Filed under Pitchfork

Statistics: Pitchfork stuff

Pitchfork‘s various end-of-year lists came out a couple weeks ago (Top 50 here), and I always think it’s interesting to see how their lists correspond to the ratings they assign during the year (and particularly the BNM distinction). During the course of the year a total of fifty (interesting …) albums/EPs were given the Best New Music tag. They range in rating from 8.2 to 9.5 with an average of about 8.6 (and a standard deviation of about .3). Eight albums received ratings of 9.0 or higher.

Of the fifty BNM albums/EPs, forty ended up on the Top 50 list, one was on the Honorable Mention list, which leaves nine that were unrecognized. The highest rated albums to be on neither list were Converge’s All We Love We Leave Behind and Twin Shadow’s Confess, which each received 8.6. The eight albums which received a 9.0 or higher all ended up in the top twelve slots. The ten albums on the Top 50 list which were not BNM all had ratings between 7.8 and 8.2, as did all of the Honorable Mention selections aside from the lone BNM album (Frankie Rose’s Interstellar) and two which hadn’t been rated (Jeremih’s Late Nights with Jeremih and Waxahatchee’s American Weekend).

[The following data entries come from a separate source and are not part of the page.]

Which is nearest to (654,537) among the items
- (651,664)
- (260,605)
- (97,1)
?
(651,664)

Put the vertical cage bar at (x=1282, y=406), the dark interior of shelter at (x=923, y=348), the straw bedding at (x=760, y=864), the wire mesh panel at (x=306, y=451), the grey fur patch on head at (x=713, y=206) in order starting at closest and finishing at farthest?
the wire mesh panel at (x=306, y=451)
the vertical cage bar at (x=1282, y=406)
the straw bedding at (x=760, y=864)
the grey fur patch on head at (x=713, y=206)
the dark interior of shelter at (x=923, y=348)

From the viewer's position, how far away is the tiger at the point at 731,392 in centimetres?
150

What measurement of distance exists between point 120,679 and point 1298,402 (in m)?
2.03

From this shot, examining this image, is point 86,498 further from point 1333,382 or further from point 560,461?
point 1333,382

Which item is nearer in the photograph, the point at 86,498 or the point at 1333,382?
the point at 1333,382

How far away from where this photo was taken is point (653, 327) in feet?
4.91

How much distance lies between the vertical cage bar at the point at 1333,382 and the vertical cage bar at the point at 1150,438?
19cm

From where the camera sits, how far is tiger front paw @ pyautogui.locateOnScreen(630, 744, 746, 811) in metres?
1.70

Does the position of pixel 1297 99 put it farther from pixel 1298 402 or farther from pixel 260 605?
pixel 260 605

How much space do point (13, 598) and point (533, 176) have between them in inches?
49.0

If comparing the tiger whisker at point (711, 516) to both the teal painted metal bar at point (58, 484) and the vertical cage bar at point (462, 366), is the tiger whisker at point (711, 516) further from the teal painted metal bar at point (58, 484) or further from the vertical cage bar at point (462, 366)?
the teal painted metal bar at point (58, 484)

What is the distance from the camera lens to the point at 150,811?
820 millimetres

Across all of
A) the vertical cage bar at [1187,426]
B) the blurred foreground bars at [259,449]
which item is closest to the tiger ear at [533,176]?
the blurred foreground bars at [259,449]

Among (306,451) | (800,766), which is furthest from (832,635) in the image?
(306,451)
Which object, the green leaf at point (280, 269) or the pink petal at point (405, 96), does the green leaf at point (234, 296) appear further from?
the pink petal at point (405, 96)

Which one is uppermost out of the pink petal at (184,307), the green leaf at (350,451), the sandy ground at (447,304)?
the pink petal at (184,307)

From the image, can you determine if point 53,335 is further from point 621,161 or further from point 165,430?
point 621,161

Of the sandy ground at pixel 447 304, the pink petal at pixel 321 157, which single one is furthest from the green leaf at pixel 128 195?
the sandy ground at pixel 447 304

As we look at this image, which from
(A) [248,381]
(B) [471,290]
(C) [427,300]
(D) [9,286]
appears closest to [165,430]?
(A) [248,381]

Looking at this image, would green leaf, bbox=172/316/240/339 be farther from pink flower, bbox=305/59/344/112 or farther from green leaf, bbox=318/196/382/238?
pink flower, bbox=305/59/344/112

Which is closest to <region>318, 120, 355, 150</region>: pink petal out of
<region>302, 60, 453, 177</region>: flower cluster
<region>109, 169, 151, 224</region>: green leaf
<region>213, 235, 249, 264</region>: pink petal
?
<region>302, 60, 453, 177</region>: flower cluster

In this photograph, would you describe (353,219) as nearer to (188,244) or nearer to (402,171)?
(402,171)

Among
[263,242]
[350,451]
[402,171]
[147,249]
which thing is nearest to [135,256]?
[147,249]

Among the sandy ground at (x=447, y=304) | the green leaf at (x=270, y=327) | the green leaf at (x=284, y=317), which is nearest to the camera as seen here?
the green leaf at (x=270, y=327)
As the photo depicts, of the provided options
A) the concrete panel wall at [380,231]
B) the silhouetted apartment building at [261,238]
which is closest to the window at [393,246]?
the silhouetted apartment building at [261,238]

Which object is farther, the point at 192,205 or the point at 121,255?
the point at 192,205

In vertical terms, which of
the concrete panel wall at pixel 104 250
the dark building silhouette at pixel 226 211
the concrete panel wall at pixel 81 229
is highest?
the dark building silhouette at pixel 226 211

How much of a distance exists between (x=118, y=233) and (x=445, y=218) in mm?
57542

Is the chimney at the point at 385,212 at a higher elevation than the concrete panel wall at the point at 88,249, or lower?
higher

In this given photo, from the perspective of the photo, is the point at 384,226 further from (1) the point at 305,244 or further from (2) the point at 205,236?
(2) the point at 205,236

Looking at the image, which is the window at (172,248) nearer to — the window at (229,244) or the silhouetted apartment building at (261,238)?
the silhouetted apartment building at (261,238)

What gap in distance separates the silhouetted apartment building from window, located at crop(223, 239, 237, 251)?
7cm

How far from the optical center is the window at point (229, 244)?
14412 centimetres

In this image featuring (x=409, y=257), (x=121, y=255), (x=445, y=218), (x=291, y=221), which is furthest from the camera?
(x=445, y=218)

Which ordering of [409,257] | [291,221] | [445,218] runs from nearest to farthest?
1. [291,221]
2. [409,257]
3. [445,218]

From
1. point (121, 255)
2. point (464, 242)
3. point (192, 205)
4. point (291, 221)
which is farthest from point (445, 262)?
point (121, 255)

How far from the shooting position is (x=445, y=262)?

I haven’t recorded the results from previous years, though I have looked at this several times and the results are usually pretty similar. Getting a BNM tag basically gives an album at least a 75% chance of being on the Top 50 list, and getting a 9.0 or higher basically guarantees it. BNM albums which seem most likely to be left off are metal/hardcore. I’m not sure if there has been a 9.0+ album that hasn’t made the Top 50; if their site had a better search feature I’d find out.